Cassilas baru menjawab setelah aku selesai mengganti perbannya. Dia mencondongkan tubuhnya menghadapku. "Bukan masalah. Aku mengunjungi proyek pembangunan gedung baruku dan sesuatu menimpa punggungku."

Cassilas bergumam dengan santai. "Tapi dengan begitu aku bisa tahu material gedung baruku tidak seperti standar yang kutetapkan. Aku bisa menemukan tikus nakal di perusahaanku. Aku sudah curiga padanya, hanya saja aku butuh bukti."

Aku merapatkan kaki dan menautkan jemari tanganku. "Anda harus lebih berhati-hati. Akan ada banyak orang yang sedih kalau sesuatu yang buruk terjadi kepada Anda."
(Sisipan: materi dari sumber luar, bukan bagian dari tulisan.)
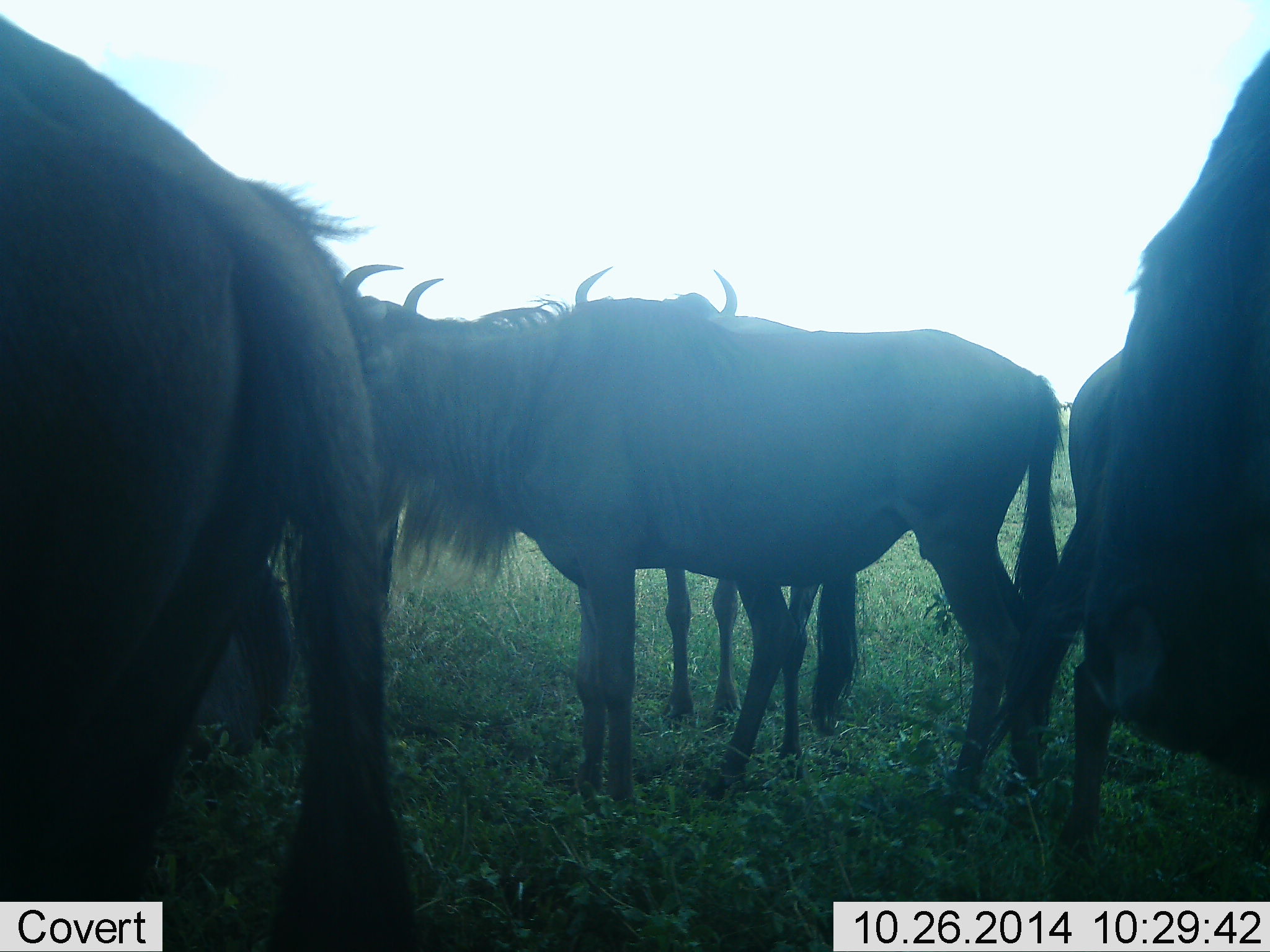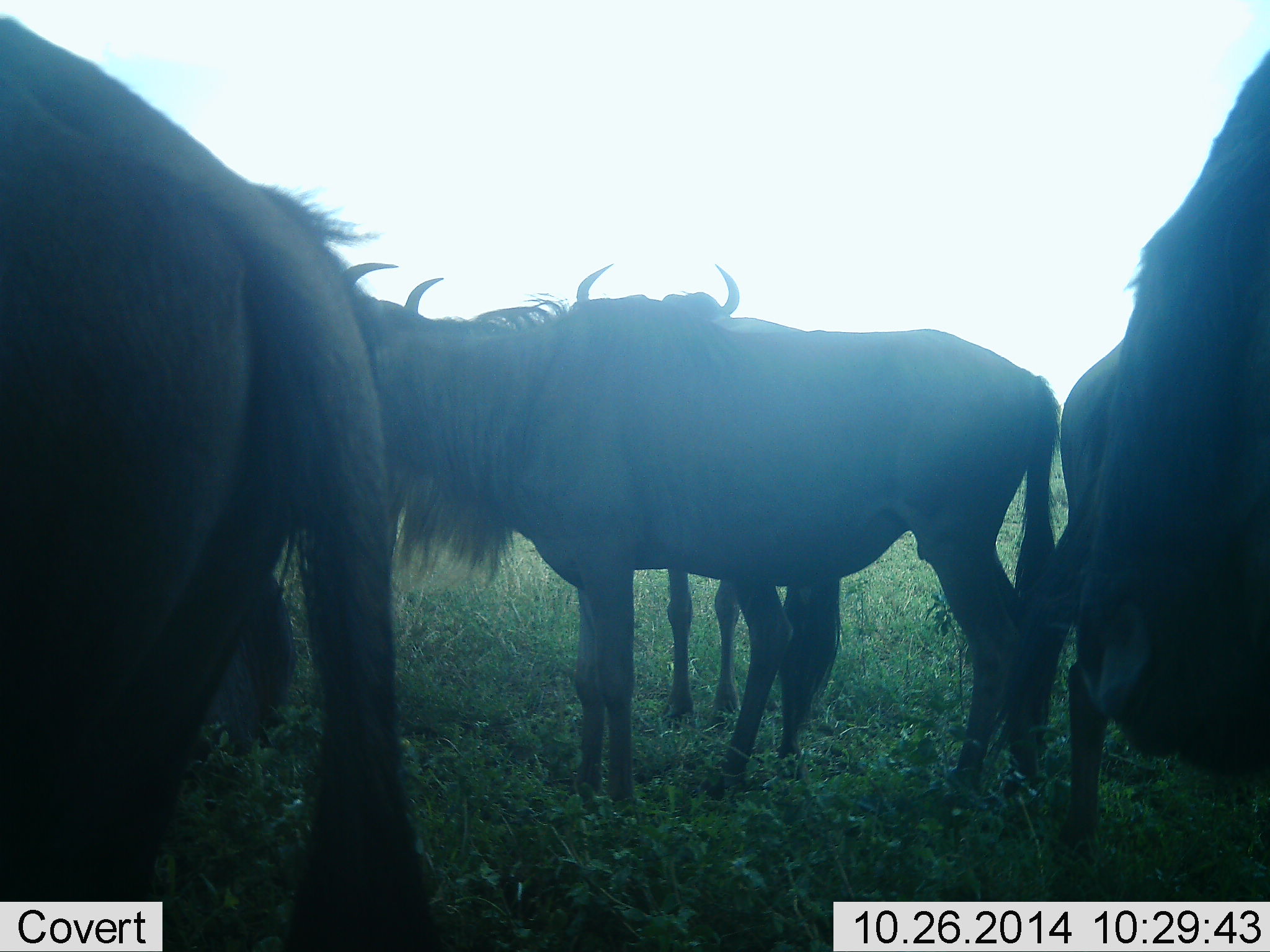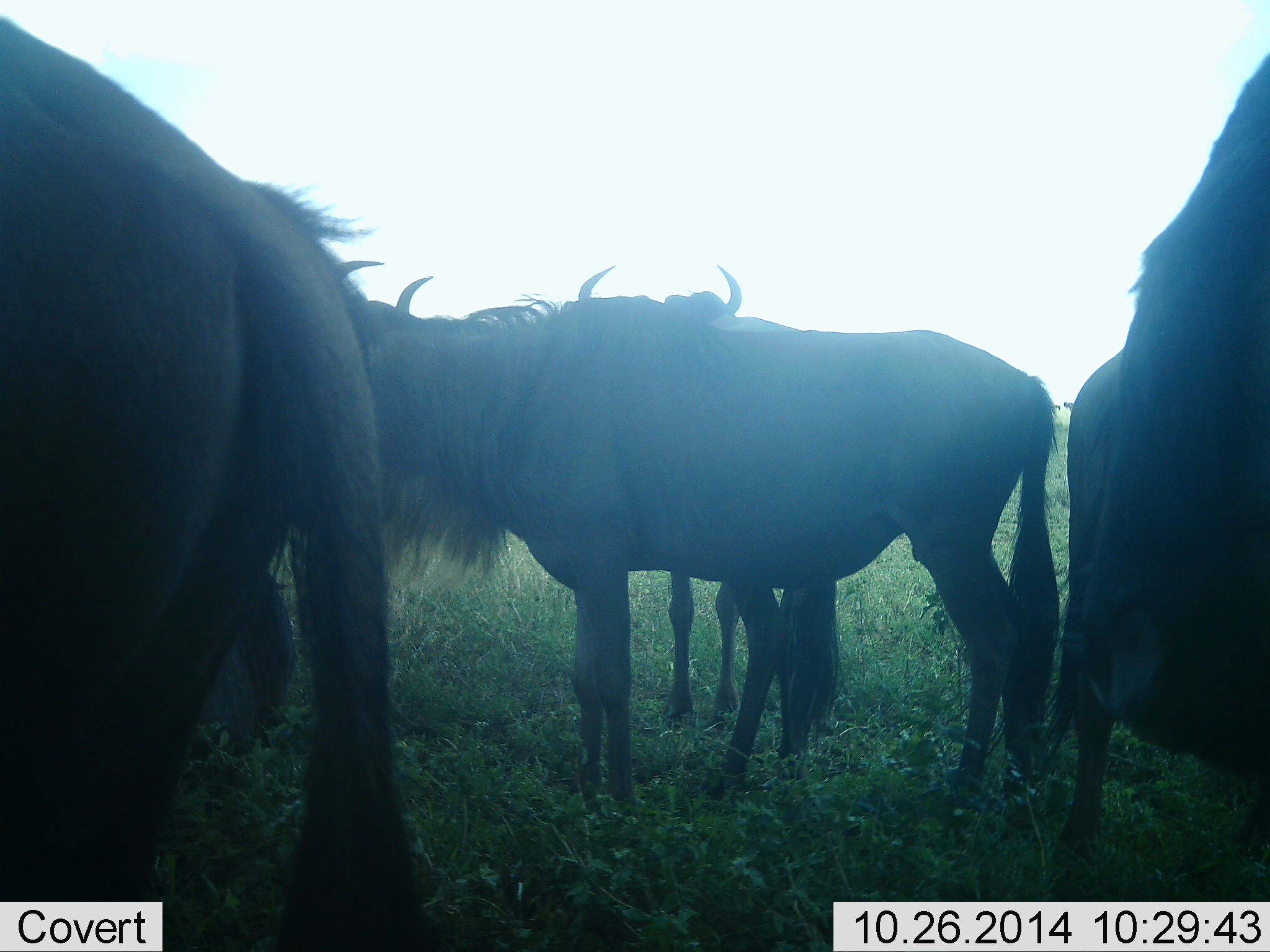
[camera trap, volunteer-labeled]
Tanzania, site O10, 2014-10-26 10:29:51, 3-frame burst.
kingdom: Animalia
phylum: Chordata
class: Mammalia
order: Artiodactyla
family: Bovidae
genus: Connochaetes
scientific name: Connochaetes taurinus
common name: blue wildebeest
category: wildebeest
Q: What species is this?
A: Wildebeest (blue wildebeest) (Connochaetes taurinus).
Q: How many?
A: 5.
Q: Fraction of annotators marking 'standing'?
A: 100%.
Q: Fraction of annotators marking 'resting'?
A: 10%.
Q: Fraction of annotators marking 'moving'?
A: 0%.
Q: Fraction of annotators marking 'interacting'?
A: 0%.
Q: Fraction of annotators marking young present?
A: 0%.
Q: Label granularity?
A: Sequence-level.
Alis Cassilas bertaut menatapku. Lagi-lagi aku harus meralat ucapanku. "Maksudku... Anda punya banyak karyawan yang sangat membutuhkan Anda, Tuan."

Cassilas meraih kemeja di sampingnya, mengenakannya sambil bergumam padaku. "Apakah kau juga termasuk orang yang membutuhkanku, Miranda?"

Aku menunduk dan tertawa. "Tentu saja. Aku menerima gaji dari Anda."

Sebelum Cassilas mengambil jasnya, aku berdiri dan mengambilkannya untuknya. Matanya melengkung seperti senyumnya.

"Terima kasih. Aku beruntung bisa mendapatkanmu untuk bekerja di sini. Kau punya perhatian penuh pada bosmu."

Aku membalas sementara dia bangkit begitu selesai mengancingkan kembali kemejanya. "Aku sudah terbiasa. Aku punya tiga orang adik di rumah."

Pipiku kembali panas. Matanya tidak pernah berhenti mengamati wajahku. "Kau pasti wanita yang penyayang. Apakah kau tidak ingin menambah satu orang lagi untuk kau sayangi?"

"Apa?" Aku melotot. Apakah Cassilas baru saja melamarku? "Mm... aku tidak tahu." tukasku padanya.